PGNAA Spectral Classification of Aluminium and Copper Alloys with Machine Learning
Folz, Henrik, Henjes, Joshua, Heuer, Annika, Lahl, Joscha, Olfert, Philipp, Seen, Bjarne, Stabenau, Sebastian, Krycki, Kai, Lange-Hegermann, Markus, Shayan, Helmand
In this paper, we explore the optimization of metal recycling with a focus on real-time differentiation between alloys of copper and aluminium. Spectral data, obtained through Prompt Gamma Neutron Activation Analysis (PGNAA), is utilized for classification. The study compares data from two detectors, cerium bromide (CeBr$_{3}$) and high purity germanium (HPGe), considering their energy resolution and sensitivity.
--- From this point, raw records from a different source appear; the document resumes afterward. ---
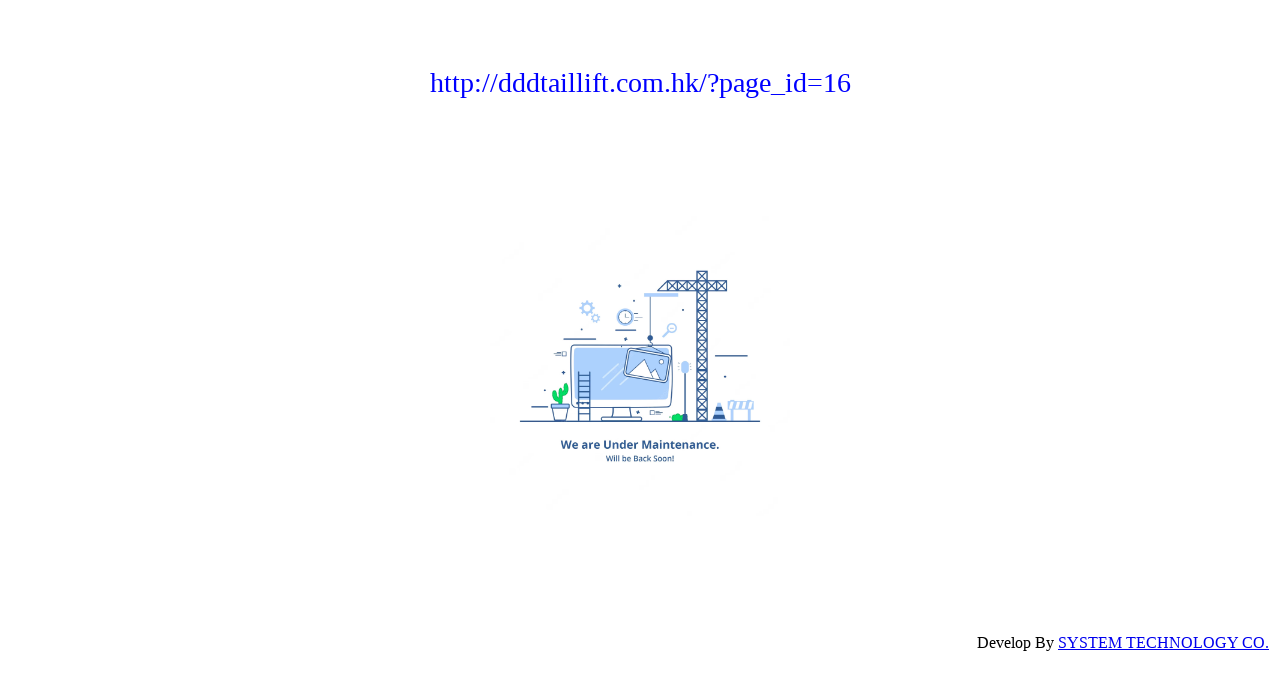

--- FILE ---
content_type: text/html; charset=BIG-5
request_url: http://dddtaillift.com.hk/?page_id=16
body_size: 443
content:
<table width=100% height=100% border=0>
    <tr valign=middle>
        <td align="center" ><a style="color:blue;font-size:28px;">http://dddtaillift.com.hk/?page_id=16</a></td>
    </tr>
        <tr valign=middle>
                <td align="center"><img src=photo2.jpg width=300 ></td>
        </tr>
        <tr>
                <td align="right">Develop By <a href=http://www.systechpc.com>SYSTEM TECHNOLOGY CO.</a></td>
        </tr>
</table>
We test various data generation, preprocessing, and classification methods, with Maximum Likelihood Classifier (MLC) and Conditional Variational Autoencoder (CVAE) yielding the best results. The study also highlights the impact of different detector types on classification accuracy, with CeBr$_{3}$ excelling in short measurement times and HPGe performing better in longer durations. The findings suggest the importance of selecting the appropriate detector and methodology based on specific application requirements.